Though it may be tempting to immediately jump ship, it is important to maintain a positive relationship with your (soon to be) former employer. It is standard to provide your employer with two-weeks’ notice before your official last day of work with them. We’ve created a short template of a resignation letter for your use:

Dear [your boss’ Name],

Please accept this letter as formal notification that I am resigning from my position as [position title] with [Company Name]. My last day will be [your last day— 2 weeks from the date you give notice].

Thank you so much for the opportunity to work in this position for the past [amount of time you’ve been in the role]. I’ve greatly enjoyed and appreciated the opportunities I’ve had to [a few of your favorite job responsibilities], and I’ve learned [a few specific things you’ve learned on the job], all of which I will take with me throughout my career.
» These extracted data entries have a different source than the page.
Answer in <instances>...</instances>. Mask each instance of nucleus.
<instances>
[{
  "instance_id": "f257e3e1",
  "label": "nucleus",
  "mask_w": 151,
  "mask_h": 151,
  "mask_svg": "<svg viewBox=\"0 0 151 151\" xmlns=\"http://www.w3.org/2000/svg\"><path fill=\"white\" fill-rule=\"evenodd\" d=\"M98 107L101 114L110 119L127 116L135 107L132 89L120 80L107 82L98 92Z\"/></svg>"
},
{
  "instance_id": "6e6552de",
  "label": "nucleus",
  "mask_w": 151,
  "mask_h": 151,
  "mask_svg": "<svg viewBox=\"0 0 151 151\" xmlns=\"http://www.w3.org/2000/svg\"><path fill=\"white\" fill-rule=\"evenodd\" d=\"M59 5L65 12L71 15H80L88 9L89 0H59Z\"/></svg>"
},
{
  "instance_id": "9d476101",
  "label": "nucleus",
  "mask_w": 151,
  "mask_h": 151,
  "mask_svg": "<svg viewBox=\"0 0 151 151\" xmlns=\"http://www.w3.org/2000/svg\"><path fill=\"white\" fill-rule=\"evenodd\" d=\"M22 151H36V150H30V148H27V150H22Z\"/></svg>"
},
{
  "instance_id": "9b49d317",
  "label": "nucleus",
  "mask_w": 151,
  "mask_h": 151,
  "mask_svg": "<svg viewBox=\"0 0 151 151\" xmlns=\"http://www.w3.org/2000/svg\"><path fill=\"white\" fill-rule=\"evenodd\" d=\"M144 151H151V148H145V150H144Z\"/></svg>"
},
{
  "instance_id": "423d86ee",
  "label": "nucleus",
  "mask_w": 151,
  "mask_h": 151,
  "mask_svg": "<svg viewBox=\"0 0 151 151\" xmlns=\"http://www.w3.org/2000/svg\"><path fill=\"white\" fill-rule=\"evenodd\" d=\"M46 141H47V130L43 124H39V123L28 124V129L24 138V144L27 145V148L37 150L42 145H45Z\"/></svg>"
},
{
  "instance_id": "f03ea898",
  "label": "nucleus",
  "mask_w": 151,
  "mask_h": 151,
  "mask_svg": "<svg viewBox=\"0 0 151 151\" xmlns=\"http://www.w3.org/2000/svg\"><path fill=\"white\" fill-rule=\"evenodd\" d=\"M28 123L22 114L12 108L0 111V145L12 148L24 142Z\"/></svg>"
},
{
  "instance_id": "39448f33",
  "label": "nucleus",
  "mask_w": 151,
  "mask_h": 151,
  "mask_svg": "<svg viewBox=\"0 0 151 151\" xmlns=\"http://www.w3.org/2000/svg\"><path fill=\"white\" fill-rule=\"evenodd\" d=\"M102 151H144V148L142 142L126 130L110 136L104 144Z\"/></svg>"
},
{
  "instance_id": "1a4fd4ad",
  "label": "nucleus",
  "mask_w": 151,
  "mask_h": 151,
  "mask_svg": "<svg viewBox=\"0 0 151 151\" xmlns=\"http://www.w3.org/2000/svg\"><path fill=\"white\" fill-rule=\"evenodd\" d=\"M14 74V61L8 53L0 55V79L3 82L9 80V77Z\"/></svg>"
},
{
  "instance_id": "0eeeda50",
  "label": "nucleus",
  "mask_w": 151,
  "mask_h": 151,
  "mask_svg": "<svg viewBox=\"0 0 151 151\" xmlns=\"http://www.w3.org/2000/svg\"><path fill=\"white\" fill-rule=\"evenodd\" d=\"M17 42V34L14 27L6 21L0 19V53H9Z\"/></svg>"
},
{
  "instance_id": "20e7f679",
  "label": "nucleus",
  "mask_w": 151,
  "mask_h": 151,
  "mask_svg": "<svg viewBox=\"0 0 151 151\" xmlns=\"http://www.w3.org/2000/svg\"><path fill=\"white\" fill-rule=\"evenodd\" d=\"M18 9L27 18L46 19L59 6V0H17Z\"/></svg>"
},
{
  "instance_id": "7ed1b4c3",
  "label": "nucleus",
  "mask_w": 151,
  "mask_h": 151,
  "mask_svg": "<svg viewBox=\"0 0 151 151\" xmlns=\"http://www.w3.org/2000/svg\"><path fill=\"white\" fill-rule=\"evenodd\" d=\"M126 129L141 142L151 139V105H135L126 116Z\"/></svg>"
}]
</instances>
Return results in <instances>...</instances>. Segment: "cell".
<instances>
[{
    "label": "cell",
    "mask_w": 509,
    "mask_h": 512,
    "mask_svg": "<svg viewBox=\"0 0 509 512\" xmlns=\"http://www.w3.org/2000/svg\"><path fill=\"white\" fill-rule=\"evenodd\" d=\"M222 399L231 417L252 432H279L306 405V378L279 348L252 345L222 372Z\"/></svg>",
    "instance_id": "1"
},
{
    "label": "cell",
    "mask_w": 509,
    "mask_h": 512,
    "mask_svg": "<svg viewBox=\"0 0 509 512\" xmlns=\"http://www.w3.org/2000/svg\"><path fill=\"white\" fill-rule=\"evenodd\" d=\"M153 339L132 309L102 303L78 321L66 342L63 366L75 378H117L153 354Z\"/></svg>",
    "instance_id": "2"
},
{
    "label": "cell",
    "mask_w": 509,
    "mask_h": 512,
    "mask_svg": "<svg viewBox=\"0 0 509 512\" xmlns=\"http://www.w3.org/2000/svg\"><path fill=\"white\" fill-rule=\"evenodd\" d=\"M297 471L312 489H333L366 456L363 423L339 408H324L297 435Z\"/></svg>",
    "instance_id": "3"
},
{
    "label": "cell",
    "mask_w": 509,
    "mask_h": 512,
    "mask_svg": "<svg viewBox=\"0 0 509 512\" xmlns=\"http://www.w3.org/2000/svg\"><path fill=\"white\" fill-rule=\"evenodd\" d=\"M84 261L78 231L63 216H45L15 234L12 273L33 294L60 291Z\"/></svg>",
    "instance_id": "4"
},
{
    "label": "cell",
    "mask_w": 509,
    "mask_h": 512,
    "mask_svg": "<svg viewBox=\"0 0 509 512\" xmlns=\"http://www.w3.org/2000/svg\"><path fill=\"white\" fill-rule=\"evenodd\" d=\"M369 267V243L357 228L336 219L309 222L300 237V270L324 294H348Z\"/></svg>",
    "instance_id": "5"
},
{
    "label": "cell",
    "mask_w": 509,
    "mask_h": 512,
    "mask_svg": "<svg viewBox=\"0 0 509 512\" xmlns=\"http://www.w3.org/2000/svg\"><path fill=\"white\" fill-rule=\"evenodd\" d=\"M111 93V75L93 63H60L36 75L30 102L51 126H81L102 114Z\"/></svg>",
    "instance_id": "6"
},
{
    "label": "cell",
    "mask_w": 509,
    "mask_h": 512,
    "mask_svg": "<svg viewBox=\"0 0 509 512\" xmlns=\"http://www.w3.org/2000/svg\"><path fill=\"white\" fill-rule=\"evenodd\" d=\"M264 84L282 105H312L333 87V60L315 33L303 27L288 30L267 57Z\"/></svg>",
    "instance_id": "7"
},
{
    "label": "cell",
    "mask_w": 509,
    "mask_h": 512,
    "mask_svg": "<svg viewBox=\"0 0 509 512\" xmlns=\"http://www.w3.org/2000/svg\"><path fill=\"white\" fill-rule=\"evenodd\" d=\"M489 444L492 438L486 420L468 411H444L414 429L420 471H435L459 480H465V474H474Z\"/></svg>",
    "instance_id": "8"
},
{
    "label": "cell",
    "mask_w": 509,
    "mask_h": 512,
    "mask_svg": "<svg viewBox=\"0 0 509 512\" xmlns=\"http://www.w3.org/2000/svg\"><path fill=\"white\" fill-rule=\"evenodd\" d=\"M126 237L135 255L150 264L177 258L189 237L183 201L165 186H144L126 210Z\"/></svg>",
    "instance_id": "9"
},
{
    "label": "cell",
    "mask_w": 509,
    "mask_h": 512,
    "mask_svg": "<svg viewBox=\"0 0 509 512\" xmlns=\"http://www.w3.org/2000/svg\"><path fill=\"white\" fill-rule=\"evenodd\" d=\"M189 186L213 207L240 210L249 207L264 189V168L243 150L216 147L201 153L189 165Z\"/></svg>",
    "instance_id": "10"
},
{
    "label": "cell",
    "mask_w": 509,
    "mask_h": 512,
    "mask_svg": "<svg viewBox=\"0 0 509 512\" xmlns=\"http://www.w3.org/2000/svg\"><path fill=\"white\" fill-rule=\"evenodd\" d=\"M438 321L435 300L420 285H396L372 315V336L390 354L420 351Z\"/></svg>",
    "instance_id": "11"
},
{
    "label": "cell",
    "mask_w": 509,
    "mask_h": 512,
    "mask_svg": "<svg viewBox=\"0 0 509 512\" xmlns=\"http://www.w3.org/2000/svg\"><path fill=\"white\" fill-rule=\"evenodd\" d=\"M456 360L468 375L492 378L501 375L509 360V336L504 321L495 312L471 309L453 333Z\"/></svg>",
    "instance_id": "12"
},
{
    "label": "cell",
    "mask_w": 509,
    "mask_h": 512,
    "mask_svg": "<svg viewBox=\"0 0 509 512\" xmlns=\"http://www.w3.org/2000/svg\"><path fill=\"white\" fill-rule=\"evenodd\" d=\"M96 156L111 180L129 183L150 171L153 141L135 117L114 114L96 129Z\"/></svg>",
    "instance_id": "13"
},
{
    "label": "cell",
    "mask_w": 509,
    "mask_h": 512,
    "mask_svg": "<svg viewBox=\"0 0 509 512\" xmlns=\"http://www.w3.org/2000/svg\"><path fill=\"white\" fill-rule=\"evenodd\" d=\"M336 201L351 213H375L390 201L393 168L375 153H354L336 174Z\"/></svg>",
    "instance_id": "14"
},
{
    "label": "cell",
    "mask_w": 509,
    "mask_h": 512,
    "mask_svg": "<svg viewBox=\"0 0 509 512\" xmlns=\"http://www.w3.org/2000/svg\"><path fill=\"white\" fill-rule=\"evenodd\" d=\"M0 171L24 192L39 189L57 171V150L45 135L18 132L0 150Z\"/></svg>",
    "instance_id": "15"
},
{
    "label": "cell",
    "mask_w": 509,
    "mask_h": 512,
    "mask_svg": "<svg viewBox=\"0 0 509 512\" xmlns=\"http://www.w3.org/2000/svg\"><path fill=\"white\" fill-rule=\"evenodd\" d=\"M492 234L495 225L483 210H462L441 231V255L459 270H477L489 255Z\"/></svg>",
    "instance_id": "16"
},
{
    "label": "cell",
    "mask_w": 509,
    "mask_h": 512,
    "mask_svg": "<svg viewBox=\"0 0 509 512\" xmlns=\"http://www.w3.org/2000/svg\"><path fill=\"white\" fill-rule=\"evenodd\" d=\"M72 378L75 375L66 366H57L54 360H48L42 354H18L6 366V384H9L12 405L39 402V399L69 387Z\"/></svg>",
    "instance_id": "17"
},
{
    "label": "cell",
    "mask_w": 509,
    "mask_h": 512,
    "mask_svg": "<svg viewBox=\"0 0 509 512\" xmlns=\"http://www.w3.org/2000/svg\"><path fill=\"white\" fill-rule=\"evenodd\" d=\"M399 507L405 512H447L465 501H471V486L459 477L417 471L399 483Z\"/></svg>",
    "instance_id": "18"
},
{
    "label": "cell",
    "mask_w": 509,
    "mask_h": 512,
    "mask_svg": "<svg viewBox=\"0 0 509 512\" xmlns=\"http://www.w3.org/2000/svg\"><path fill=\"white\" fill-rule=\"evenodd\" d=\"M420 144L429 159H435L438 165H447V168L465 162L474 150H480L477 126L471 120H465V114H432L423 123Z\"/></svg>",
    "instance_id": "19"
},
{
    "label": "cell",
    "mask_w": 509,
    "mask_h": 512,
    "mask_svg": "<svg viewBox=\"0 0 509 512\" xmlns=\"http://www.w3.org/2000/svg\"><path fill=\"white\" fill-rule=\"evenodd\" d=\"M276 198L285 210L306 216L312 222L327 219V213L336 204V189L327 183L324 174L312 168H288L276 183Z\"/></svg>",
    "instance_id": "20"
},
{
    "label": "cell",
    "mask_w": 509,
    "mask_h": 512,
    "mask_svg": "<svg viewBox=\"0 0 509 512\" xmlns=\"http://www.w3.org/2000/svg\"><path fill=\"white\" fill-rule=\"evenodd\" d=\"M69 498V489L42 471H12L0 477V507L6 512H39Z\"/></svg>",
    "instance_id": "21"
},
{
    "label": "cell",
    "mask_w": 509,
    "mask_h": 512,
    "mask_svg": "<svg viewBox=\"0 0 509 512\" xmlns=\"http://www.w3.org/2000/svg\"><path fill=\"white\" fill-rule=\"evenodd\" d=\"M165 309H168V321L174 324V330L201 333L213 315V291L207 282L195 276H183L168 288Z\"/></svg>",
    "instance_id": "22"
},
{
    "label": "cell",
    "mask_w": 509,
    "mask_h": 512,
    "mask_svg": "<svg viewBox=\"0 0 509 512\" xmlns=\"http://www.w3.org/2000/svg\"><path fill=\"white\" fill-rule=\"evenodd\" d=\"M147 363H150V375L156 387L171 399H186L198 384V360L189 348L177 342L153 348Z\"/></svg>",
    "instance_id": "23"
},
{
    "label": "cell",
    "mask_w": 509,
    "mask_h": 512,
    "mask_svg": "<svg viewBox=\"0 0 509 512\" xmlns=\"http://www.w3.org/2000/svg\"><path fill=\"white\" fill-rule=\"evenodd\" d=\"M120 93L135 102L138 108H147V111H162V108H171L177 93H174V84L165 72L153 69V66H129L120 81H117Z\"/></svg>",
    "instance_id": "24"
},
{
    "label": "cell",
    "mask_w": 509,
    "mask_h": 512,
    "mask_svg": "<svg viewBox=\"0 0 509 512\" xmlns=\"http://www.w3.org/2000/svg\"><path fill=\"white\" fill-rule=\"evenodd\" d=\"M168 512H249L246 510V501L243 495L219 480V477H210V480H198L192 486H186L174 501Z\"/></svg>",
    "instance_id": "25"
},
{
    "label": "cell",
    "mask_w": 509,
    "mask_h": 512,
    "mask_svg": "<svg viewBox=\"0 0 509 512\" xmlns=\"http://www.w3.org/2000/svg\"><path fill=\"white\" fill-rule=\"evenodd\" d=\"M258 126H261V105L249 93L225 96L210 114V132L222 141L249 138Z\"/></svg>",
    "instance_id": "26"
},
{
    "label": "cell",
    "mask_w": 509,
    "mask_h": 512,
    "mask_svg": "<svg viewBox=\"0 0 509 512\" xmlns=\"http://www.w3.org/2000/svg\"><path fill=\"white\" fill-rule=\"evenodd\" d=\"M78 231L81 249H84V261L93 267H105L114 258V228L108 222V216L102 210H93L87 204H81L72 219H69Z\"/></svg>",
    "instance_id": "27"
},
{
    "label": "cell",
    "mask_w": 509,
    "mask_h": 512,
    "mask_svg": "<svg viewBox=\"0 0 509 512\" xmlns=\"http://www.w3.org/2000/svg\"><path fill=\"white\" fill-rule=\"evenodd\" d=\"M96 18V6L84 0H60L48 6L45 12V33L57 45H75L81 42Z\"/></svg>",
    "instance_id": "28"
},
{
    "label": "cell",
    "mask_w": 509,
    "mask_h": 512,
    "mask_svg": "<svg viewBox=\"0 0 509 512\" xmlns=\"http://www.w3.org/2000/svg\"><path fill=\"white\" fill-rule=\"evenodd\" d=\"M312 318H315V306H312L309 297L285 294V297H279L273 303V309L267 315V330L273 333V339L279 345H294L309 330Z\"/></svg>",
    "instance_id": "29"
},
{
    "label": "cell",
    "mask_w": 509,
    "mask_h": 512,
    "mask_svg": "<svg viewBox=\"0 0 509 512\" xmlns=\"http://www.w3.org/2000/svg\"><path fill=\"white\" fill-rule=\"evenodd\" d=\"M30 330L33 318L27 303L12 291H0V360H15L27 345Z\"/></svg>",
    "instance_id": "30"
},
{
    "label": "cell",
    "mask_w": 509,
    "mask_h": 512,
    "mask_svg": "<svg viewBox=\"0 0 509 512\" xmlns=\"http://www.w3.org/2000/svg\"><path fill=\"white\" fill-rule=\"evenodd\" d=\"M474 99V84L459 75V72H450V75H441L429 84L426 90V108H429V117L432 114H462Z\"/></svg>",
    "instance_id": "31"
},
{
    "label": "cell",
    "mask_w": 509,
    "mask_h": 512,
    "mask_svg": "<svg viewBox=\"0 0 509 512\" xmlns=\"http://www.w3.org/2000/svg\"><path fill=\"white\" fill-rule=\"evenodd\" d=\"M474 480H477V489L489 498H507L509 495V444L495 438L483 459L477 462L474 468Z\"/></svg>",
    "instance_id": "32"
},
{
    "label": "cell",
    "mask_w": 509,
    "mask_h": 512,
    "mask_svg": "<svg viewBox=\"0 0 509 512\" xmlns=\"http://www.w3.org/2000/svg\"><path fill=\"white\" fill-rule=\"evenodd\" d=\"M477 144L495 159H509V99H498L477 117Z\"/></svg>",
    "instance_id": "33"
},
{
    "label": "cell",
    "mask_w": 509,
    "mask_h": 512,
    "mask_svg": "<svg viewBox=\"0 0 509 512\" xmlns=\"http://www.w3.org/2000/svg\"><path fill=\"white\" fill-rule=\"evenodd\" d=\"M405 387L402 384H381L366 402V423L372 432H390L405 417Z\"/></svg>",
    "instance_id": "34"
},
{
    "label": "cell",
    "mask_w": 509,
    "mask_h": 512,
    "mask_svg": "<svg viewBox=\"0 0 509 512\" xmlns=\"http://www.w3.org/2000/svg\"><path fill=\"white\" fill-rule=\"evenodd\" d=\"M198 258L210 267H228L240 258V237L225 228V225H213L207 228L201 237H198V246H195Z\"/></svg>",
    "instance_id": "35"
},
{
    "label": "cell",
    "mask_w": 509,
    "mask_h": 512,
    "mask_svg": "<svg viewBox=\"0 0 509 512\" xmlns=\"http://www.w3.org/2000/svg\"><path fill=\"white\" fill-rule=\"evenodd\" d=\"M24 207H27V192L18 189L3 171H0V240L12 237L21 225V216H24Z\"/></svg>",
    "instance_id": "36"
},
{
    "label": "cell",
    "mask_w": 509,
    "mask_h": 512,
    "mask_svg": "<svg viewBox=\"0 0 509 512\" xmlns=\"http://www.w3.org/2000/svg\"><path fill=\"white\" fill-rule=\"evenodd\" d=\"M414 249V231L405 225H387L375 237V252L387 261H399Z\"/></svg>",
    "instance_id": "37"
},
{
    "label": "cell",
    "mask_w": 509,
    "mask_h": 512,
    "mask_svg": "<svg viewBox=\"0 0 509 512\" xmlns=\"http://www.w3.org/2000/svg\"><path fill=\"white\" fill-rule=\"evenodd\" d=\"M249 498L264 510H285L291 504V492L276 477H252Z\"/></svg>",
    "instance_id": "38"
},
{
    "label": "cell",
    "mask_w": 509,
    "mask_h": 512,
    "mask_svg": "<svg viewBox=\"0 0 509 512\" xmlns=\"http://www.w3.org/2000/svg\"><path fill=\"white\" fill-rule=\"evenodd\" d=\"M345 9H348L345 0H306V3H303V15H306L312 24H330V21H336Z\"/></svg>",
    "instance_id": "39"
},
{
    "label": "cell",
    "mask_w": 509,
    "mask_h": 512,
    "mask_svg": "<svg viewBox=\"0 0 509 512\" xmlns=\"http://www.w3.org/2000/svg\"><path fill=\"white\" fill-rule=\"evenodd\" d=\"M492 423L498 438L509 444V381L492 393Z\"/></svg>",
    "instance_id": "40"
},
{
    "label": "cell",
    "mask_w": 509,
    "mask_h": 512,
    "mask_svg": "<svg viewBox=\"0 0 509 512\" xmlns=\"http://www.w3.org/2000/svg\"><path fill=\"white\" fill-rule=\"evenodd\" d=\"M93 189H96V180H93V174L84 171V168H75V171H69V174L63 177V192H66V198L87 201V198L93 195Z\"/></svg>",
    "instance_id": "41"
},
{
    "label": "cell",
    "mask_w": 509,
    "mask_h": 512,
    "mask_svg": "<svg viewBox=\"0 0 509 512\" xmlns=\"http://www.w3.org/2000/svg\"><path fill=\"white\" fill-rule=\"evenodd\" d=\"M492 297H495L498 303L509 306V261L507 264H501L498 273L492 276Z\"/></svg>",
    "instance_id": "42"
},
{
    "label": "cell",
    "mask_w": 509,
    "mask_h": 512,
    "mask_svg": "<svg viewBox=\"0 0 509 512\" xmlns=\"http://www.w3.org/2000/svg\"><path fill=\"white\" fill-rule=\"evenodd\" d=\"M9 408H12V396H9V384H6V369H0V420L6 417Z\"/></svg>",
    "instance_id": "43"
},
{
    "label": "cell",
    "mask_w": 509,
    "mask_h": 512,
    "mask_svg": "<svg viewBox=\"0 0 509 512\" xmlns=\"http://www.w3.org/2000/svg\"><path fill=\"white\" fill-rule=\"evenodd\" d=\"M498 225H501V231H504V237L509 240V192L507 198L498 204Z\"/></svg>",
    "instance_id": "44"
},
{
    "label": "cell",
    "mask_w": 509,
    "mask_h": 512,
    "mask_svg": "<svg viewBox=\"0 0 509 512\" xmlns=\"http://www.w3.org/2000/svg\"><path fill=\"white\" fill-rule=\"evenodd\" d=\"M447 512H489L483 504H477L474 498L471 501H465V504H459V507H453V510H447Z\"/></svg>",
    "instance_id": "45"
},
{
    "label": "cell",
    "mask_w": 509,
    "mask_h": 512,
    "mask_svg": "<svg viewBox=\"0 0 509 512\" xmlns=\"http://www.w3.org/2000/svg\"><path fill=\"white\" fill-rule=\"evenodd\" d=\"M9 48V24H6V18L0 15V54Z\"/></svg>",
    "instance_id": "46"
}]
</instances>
During my last two weeks, I’ll do everything possible to wrap up my duties and train other team members. Please let me know if there’s anything else I can do to aid during the transition.

I wish the company continued success, and hope to stay in touch.


[your name]


In a last-ditch effort to keep you around, your boss presents you with a counteroffer. Though it may be a great pay-raise, perhaps even better than your new job, it’s important to consider many factors when deciding whether to accept the counteroffer.

It’s important to understand why employers make counteroffers. It’s easy to take it as flattery to be offered a higher salary, but if your employer truly valued you, they would have offered you a raise before you delivered your resignation letter.

Most of the time, employers use counteroffers as a way to buy time to find your replacement before letting you go. Loyalty has been breached- no employer wants to have an employee that tried to leave the company.

Our Advice? Don’t take the bait. Studies show that the vast majority of people that accept counter-offers are either terminated or resign within 6-12 months. Respectfully decline the counteroffer and carry out your final two weeks of work.